Dever de tolerância

Data de publicação: 04/02/2014

Vidal Serrano Júnior*


“A tolerância é um dever de todos e um direito de integração à sociedade dos que são vitimados pelas várias formas de discriminação.”


O ponto de partida da ordem jurídica de qualquer sociedade democrática é a sua organização baseada em um princípio jurídico essencial: o da dignidade humana. Tal princípio pode ser traduzido como a premissa que aponta o ser humano como único ser dotado de valor absoluto, vale dizer, não relativo. A ideia contida nesta premissa é de que não se pode relativizar a importância do ser humano frente a outros valores, bens ou situações, não importa quais sejam.

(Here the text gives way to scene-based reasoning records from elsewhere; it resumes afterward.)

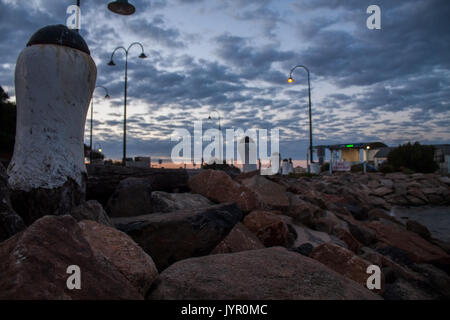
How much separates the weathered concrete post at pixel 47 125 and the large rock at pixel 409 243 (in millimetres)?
5590

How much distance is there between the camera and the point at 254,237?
3.53m

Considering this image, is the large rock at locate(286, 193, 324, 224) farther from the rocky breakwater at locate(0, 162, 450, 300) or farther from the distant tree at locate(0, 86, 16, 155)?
the distant tree at locate(0, 86, 16, 155)

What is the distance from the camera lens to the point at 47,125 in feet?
9.16

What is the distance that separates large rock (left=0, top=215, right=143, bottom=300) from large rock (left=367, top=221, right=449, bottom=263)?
554cm

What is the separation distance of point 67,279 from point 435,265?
5983mm

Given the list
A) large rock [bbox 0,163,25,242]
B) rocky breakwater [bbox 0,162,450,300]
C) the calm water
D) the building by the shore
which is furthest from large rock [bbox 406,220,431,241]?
the building by the shore

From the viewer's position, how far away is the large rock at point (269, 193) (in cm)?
559

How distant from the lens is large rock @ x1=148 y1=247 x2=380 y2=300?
177 cm

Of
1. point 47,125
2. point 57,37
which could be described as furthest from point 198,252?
point 57,37

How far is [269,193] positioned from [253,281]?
408cm

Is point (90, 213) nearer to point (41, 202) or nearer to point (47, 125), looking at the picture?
point (41, 202)

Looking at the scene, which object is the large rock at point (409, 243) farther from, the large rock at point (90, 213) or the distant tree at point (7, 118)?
the distant tree at point (7, 118)

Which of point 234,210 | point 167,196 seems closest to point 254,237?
point 234,210
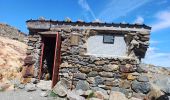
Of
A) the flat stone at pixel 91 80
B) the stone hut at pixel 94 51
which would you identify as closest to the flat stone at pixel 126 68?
the stone hut at pixel 94 51

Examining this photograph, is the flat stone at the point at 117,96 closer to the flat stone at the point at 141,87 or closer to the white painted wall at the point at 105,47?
the flat stone at the point at 141,87

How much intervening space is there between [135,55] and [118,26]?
1.61 meters

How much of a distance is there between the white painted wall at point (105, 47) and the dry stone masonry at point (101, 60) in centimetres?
14

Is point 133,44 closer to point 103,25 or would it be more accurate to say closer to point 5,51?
point 103,25

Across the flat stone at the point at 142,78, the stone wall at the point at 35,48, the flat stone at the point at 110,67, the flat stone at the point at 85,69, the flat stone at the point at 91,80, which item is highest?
the stone wall at the point at 35,48

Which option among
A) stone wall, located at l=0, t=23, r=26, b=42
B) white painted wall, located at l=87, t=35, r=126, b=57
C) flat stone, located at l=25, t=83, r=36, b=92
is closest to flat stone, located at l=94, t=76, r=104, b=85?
white painted wall, located at l=87, t=35, r=126, b=57

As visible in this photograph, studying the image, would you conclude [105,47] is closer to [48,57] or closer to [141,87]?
[141,87]

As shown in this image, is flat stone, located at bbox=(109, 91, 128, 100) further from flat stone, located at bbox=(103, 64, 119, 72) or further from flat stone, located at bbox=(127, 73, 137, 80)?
flat stone, located at bbox=(103, 64, 119, 72)

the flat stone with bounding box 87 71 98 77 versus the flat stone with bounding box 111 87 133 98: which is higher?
the flat stone with bounding box 87 71 98 77

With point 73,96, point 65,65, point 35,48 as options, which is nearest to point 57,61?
point 65,65

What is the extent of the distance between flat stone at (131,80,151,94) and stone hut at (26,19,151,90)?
0.28 meters

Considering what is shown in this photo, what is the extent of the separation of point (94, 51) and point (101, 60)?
0.65 meters

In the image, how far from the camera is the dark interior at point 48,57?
49.9 ft

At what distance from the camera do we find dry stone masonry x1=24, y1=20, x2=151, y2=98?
43.9 feet
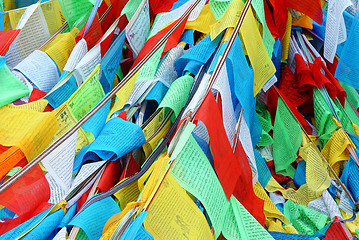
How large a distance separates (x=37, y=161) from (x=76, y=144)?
0.14 m

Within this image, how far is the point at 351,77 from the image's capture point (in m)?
1.07

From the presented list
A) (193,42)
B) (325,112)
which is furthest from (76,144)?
(325,112)

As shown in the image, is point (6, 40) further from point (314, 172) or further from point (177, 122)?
point (314, 172)

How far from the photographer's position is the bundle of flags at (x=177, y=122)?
2.16 ft

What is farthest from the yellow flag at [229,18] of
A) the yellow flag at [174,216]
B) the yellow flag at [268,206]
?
the yellow flag at [174,216]

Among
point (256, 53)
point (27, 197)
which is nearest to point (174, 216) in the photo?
point (27, 197)

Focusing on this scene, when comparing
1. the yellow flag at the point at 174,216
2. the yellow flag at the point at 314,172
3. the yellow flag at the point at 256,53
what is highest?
the yellow flag at the point at 256,53

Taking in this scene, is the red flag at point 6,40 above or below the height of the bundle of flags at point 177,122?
above

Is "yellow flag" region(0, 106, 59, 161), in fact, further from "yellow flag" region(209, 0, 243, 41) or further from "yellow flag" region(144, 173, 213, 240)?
"yellow flag" region(209, 0, 243, 41)

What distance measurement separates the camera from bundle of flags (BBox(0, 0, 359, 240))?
25.9 inches

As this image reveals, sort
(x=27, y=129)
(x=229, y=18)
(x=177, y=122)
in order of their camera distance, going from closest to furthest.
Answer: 1. (x=27, y=129)
2. (x=177, y=122)
3. (x=229, y=18)

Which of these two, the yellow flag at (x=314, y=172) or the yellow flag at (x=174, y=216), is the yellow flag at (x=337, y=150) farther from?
the yellow flag at (x=174, y=216)

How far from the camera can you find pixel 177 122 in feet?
2.83

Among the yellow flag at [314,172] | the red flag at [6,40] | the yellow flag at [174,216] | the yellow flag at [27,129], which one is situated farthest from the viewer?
the yellow flag at [314,172]
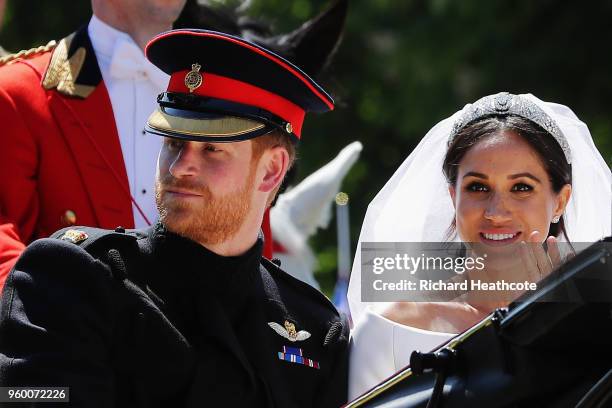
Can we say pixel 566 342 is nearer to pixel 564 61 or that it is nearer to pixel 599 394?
pixel 599 394

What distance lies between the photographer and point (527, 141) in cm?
335

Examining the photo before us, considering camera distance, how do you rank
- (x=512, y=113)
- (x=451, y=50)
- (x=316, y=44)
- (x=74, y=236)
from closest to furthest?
(x=74, y=236)
(x=512, y=113)
(x=316, y=44)
(x=451, y=50)

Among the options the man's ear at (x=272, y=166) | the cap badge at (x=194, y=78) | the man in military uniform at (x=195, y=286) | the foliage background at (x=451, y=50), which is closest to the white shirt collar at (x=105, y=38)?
the man in military uniform at (x=195, y=286)

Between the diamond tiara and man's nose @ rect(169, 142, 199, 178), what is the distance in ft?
2.50

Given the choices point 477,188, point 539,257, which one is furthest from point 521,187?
point 539,257

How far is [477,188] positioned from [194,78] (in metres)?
0.73

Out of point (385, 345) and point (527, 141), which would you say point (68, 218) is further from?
point (527, 141)

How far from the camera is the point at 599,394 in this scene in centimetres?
220

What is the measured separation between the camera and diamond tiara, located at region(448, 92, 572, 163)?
11.2ft

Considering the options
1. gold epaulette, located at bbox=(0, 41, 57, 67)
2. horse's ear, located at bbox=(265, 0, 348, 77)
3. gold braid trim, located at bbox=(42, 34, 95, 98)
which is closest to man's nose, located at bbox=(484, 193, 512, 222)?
gold braid trim, located at bbox=(42, 34, 95, 98)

É evidente que o princípio tem um largo espectro de aplicação, envolvendo conclusões que partem da proibição de tortura, passam pela demarcação de direitos que integrariam um determinado nível mínimo de direitos sociais e resultam na necessidade de que todo ser humano – visto como um ser em si – tenha direito à autodeterminação e a ver respeitadas suas características, raízes, origens e opções. Existe, por assim dizer, um dever de tolerância, que, aliás, resgata um ponto essencial: o de que todos os seres humanos são iguais, sobretudo à luz da doutrina cristã que nos concebe – a todos – como feitos à imagem e à semelhança do Criador.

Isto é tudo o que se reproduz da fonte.